# Multi-Way Search Trees

K08 Δομές Δεδομένων και Τεχνικές Προγραμματισμού

Κώστας Χατζηκοκολάκης

## Motivation

• We keep the ordering idea of BSTs
• Fast search, by excluding whole subtrees
• And add more than two children for each node
• Gives more flexibility in restructuring the tree
• And news ways to keep it balanced

## Multi-way search trees

• $d$-node: a node with $d$ children

• Each internal $d$-node stores $d-1$ ordered values $k_1 < \ldots < k_{d-1}$

• No duplicate values in the whole tree
• All values in a subtree lie in-between the corresponding node values

• For all values $l$ in the $i$-th subtree: $k_{i-1} < l < k_i$
• Convention: $k_0 = -\infty, k_d = +\infty$
• $m$-way search tree: all nodes have at most $m$ children

• A BST is a 2-way search tree

## Example multi-way search tree

$m=3$

## Searching in a multi-way search tree

• Simple adaptation of the algorithm for BSTs
• Start from the root, traverse towards the leaves
• In each node, there is a single subtree that can possibly contain a value $l$
• The subtree $i$ such that $k_{i-1} < l < k_i$
• Continue in that subtree

## Search for value 12

Unsuccessful search

## Insertion in a multi-way search tree

• Again, simple adaptation of BSTs
• But: we don't always need to create a new node
• We can insert in an existing one if there is space
• Start with a search for the value $l$ we want to insert
• If found, stop (no duplicates)
• If full, create an $i$-th child, such that $k_{i-1} < l < k_i$

## Insert value 28

$m$ = 3

## Deletion from a multi-way search tree

Left as an exercise.

## Complexity of operations

• We need to traverse the tree from the root to a leaf
• The time spent at each node is constant
• Eg. find $i$ such that $k_{i-1} < l < k_i$
• Assuming $m$ is fixed!
• So as usual all complexities are $O(h)$
• $O(n)$ in the worst-case

## Balanced multi-way search trees

• Similarly to BSTs we need to keep the tree balanced
• So that $h = O(\log n)$
• AVL where a kind of balanced BSTs
• We will study two kinds of balanced multi-way search trees:
• 2-3 trees
• 2-3-4 trees (also known as (2,4) trees)

## 2-3 trees

• A 2-3 tree is a 3-way search tree which has the following properties
• Size property
• Each node contains 1 or 2 values
(so each internal node contains 2 or 3 children)
• Depth property
• All leaves have the same depth (lie on the same level)

## Height of 2-3 trees

• All nodes at all levels except the last one are internal
• And each internal node has at least 2 children
• So at level $i$ we have at least $2^i$ nodes
• Hence $n \ge 2^h$, in other words $h = O(\log n)$
• So we can search for an element in time $O(\log n)$
• Using the standard algorithm for $m$-way trees

## Insertion in 2-3-trees

• We can start by following the generic algorithm for $m$-way trees
• Search for the value $l$ we want to insert
• If found, stop (no duplicates)

## Insertion in 2-3-trees

• But what if there is no space at the leaf (overflow)?

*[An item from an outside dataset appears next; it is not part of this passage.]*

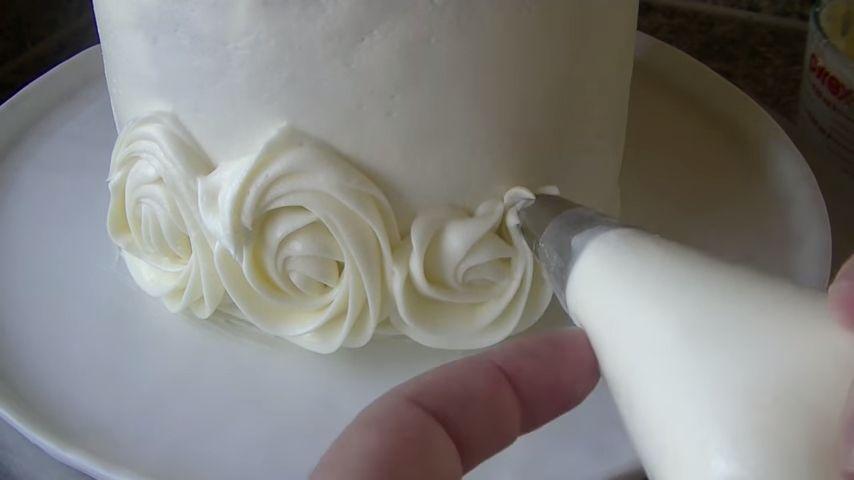 Cómo Forrar Una Torta Con Rosas De Crema Muy Fácil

• The standard algorithm will insert a child at the leaf

• But this violates the depth property!
• The new leaf is not at the same level
• Different strategy

• split the overflowed node into two nodes
• pass the middle value to the parent (separator of the two nodes)
• The middle value might overflow the parent

• Same procedure: split and send the middle value up

## Example: insert M

M overflows this node.

## Example: insert R

R is inserted in the node with Q where there is space.

## Insertion in 2-3-trees

• The root might also overflow
• Same procedure
• Split it
• The middle value moves up, creating a new root
• This is the only operation that increases the tree's height
• It increases the depth of all nodes simultaneously
• 2-3-trees grow at the root, not at the leaves!

## Example: insert S

S overflows this node

## Complexity of insertion

• We traverse the tree
• From the root to a leaf when searching
• From the leaf back to the root while splitting
• Each split takes constant time
• We do at most $h+1$ of them
• So in total $O(h) = O(\log n)$ steps
• Recall, the tree is balanced

## (2,4) trees

• A (2,4) tree (or 2-3-4 tree) is a 4-way search tree with 2 extra properties
• Size property
• Each node contains between 1 and 3 values
(so each internal node contains between 2 and 4 children)
• Depth property
• All leaves have the same depth (lie on the same level)
• Such trees are balanced
• $h = O(\log n)$
• Proof: exercise

## Insertion in (2,4) trees

• Same as for 2-3-trees
• Search for the value
• Insert at a leaf
• In case of an overflow (5-node)
• Split it into a 3-node and a 2-node
• Move the separator value $k_3$ to the parent

## Example

Inserted 11, 13 and 14.

## Complexity

• Same as for 2-3-trees
• At most $h$ splits
• Each split is constant time
• $O(\log n)$
• Because the tree is balanced

## Removal in (2,4) trees

• To remove a value $k_i$ from an internal node

• Replace with its predecessor (or its successor)
• Right-most value in the $i$-th subtree
• Similar to the BST case of nodes with two children
• To remove a value from a leaf

• We simply remove it
• But it might viotalate the size property (underflow)

## Fixing underflows

Two strategies for fixing an underlow at $\nu$

• Is there an immediate sibling $w$ with a “spare” value? (2 or 3 values)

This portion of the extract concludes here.